EXERCISE — Reproduce, word for word, the lines of the material starting at the line that contains "What is the overall" and ending at the last line of the material, both ends included.

Material with spatial questions about scenes
- - -
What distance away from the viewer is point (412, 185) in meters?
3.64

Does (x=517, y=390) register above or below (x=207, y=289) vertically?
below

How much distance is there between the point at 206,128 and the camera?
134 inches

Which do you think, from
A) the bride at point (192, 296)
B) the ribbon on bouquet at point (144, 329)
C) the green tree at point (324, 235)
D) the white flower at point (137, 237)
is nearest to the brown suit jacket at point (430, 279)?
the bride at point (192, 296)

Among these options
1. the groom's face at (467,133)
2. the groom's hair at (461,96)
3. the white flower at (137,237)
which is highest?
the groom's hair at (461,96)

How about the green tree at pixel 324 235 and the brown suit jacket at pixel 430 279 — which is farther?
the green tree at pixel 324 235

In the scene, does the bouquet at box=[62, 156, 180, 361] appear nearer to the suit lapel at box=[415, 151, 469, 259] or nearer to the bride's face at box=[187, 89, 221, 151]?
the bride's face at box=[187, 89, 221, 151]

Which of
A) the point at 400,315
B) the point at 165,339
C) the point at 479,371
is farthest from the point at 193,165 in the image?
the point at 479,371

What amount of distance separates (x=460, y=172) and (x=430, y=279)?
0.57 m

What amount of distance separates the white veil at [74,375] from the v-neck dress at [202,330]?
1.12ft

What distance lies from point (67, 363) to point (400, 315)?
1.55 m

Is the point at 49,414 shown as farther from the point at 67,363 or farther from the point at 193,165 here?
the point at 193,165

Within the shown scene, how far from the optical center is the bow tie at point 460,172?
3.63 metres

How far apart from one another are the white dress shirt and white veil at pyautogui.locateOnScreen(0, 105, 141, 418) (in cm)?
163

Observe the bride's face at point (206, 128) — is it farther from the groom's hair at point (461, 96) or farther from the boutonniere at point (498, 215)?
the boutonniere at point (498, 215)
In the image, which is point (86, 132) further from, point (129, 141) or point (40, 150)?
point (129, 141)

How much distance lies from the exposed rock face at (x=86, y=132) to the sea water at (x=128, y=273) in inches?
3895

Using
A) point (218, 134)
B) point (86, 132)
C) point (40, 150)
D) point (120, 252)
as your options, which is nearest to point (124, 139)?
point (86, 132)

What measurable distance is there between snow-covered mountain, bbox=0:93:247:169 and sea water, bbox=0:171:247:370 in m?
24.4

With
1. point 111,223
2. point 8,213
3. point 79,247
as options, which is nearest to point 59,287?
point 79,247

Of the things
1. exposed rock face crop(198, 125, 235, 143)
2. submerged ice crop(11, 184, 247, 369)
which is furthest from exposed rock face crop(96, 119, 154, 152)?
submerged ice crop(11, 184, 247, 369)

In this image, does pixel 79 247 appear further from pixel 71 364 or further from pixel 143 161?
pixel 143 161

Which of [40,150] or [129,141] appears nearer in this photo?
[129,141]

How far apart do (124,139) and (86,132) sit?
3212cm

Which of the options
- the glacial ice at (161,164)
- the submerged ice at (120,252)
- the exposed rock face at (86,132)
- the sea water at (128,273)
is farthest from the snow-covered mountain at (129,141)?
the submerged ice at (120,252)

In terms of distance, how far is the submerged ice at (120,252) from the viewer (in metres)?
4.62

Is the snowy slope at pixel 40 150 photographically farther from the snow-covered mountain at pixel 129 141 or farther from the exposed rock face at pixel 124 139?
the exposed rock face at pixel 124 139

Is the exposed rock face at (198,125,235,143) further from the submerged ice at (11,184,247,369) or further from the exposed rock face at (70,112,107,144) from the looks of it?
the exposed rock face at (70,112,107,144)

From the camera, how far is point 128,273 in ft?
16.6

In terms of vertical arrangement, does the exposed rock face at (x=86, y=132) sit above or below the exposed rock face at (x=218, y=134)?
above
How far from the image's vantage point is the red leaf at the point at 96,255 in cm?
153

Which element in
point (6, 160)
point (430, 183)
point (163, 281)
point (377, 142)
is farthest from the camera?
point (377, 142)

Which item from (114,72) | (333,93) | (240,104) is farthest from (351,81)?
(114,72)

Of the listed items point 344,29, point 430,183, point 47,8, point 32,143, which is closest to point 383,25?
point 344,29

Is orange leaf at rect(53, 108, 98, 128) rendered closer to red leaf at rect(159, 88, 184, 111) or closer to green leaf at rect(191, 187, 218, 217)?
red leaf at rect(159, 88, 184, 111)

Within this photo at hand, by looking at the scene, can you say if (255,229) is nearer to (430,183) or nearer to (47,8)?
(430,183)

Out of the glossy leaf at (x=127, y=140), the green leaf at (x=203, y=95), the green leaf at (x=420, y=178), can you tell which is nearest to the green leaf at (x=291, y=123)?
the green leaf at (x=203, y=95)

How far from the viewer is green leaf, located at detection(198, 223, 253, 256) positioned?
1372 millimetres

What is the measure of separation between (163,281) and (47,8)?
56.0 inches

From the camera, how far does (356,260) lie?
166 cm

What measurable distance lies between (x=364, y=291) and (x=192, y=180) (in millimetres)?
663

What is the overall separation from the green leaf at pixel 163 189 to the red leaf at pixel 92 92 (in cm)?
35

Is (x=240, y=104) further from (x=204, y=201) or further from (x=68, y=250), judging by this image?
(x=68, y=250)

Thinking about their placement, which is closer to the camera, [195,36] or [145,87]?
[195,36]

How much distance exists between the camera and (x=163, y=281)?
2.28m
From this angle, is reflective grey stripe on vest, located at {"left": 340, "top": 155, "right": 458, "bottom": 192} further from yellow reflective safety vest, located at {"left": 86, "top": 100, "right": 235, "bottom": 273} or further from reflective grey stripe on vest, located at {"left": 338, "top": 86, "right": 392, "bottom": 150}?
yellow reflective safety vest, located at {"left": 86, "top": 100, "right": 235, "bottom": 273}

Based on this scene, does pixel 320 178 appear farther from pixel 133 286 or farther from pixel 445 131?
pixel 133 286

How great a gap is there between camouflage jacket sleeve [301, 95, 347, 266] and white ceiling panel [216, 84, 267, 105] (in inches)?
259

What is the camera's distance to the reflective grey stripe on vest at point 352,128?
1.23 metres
- - -
ANSWER TO THIS PROBLEM —
What is the overall separation from the green leaf at pixel 163 189 to the red leaf at pixel 92 92 (in cm)?
35

Is (x=240, y=104) further from (x=204, y=201) or further from (x=68, y=250), judging by this image?
(x=68, y=250)

Thinking about their placement, which is closer to the camera, [195,36] or [145,87]?
[195,36]

How much distance exists between the camera and (x=163, y=281)?
2.28m
From this angle, is reflective grey stripe on vest, located at {"left": 340, "top": 155, "right": 458, "bottom": 192} further from yellow reflective safety vest, located at {"left": 86, "top": 100, "right": 235, "bottom": 273} or further from reflective grey stripe on vest, located at {"left": 338, "top": 86, "right": 392, "bottom": 150}?
yellow reflective safety vest, located at {"left": 86, "top": 100, "right": 235, "bottom": 273}

Based on this scene, does pixel 320 178 appear farther from pixel 133 286 or farther from pixel 445 131?
pixel 133 286

How great a gap is there between camouflage jacket sleeve [301, 95, 347, 266] and white ceiling panel [216, 84, 267, 105] (in inches)?
259

What is the camera's distance to the reflective grey stripe on vest at point 352,128?
1.23 metres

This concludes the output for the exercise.